=== The task ===
Reproduce the items word for word, beginning with the line that contains "How far is [375,128]" and ending after the line that contains "1175 inches".

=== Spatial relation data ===

● ● ● ●

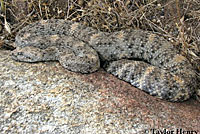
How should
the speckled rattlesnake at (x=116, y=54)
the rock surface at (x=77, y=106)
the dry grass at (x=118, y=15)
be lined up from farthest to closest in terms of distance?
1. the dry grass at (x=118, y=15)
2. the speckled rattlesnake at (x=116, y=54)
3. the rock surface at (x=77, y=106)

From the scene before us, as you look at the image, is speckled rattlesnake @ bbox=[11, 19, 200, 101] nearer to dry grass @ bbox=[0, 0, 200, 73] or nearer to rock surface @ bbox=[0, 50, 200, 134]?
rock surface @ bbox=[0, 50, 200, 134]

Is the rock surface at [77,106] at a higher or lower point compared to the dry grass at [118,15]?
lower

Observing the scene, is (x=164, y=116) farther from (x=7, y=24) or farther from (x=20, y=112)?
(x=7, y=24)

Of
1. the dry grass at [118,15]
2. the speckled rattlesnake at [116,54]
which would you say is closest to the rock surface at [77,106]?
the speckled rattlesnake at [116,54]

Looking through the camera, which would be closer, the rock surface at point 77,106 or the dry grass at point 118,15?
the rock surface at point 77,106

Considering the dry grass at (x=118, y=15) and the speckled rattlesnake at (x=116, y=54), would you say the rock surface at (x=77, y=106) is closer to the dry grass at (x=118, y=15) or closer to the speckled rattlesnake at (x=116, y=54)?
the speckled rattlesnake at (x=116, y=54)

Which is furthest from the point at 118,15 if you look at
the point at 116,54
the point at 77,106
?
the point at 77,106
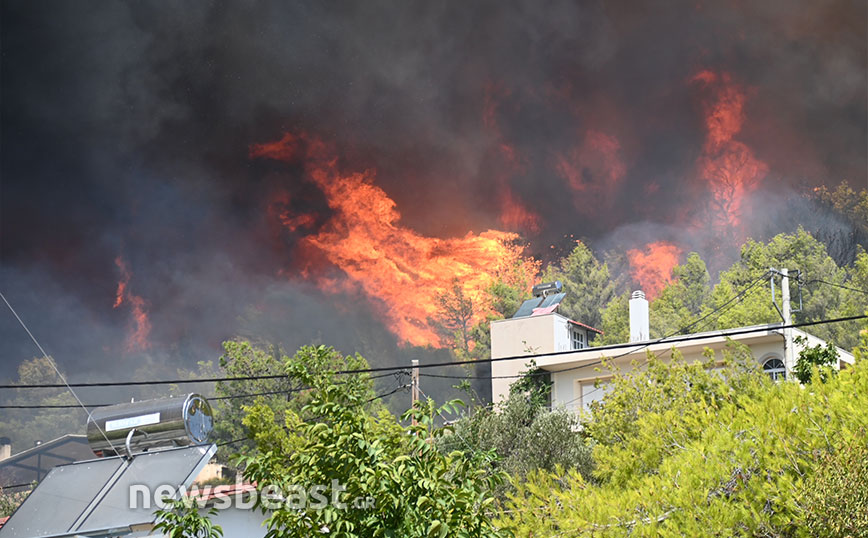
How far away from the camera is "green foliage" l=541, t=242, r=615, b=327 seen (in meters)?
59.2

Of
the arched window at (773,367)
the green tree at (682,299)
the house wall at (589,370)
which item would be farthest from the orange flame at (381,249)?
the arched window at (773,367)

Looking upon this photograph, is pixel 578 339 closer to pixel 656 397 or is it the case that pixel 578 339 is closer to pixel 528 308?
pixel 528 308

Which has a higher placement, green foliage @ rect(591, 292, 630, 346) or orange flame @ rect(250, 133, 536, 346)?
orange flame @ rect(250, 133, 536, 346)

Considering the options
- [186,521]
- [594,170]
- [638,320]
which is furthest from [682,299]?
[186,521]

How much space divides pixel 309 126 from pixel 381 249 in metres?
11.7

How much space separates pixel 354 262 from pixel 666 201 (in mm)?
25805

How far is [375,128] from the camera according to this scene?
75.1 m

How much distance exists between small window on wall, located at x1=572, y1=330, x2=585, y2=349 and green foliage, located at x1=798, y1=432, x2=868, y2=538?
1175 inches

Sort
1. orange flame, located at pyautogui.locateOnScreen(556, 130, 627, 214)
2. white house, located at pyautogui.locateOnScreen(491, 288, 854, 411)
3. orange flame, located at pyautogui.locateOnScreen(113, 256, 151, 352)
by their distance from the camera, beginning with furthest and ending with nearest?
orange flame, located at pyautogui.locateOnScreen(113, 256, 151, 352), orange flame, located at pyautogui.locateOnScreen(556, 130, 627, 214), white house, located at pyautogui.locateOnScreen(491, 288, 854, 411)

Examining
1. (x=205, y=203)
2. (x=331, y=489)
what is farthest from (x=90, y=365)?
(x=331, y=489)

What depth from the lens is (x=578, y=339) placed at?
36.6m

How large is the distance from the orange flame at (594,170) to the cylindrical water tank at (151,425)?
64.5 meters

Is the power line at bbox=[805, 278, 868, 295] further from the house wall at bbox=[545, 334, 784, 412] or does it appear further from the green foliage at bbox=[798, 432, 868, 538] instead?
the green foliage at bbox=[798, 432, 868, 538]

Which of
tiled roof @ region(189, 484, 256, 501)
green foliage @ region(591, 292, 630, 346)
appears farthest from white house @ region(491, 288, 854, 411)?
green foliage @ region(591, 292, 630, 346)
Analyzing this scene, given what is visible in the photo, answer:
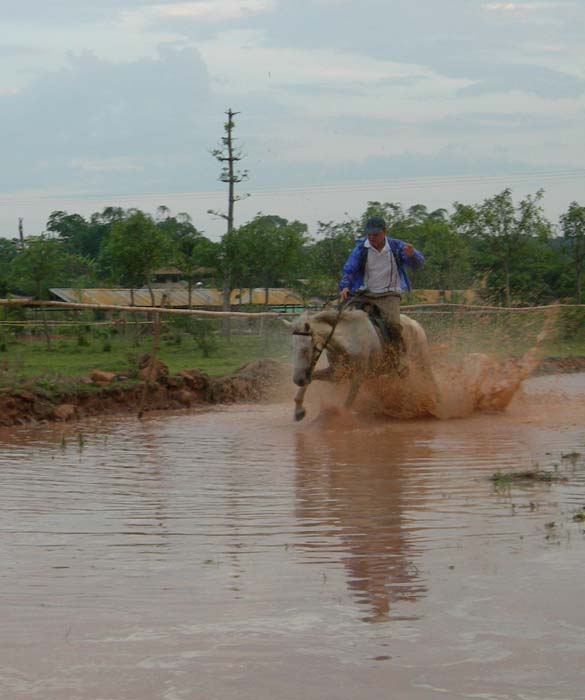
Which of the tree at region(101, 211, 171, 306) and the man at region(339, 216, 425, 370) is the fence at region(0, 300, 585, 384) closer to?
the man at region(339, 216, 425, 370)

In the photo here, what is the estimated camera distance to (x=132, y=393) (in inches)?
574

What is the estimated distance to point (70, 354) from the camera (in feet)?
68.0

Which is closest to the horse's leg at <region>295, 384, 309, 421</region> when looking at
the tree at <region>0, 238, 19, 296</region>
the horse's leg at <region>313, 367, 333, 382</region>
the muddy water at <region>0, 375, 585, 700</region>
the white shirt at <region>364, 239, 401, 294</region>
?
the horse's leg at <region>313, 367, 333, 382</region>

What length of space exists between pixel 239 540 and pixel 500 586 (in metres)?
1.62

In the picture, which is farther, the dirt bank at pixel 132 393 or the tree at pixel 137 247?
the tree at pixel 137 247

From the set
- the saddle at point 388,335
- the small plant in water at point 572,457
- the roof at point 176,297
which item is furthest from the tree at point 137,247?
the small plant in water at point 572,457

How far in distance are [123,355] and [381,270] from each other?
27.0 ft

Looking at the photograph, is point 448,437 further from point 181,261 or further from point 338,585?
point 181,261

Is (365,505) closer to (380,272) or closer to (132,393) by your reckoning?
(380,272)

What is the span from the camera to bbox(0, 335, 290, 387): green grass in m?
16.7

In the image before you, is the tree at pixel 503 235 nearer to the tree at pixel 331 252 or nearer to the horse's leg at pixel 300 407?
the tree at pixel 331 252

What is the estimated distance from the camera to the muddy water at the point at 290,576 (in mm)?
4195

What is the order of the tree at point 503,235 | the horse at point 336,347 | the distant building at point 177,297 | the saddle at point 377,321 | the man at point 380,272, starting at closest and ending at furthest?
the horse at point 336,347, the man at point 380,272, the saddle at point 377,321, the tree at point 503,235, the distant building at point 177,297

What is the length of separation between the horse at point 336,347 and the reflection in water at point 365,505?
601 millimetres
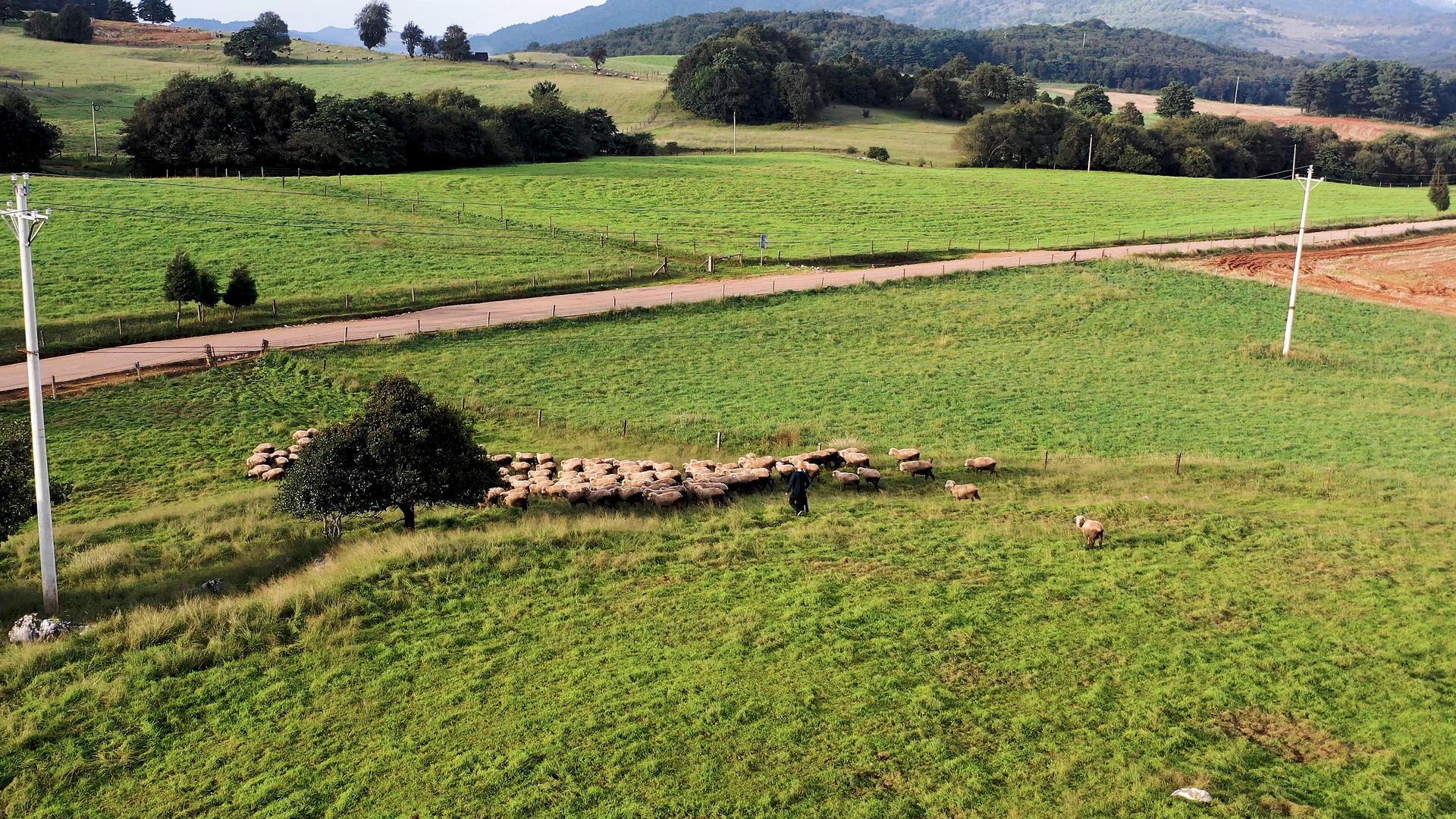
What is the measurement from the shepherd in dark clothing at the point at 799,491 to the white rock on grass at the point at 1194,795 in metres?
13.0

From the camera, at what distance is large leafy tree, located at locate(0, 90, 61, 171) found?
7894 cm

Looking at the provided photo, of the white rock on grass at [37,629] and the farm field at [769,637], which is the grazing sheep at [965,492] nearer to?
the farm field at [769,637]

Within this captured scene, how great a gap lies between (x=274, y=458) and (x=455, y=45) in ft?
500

● ● ● ●

=== Worked solution ===
How far is [375,128] from the camera according to this scene?
75.1 m

How much distance exists between small window on wall, located at x1=572, y1=330, x2=585, y2=349 and green foliage, located at x1=798, y1=432, x2=868, y2=538?
1175 inches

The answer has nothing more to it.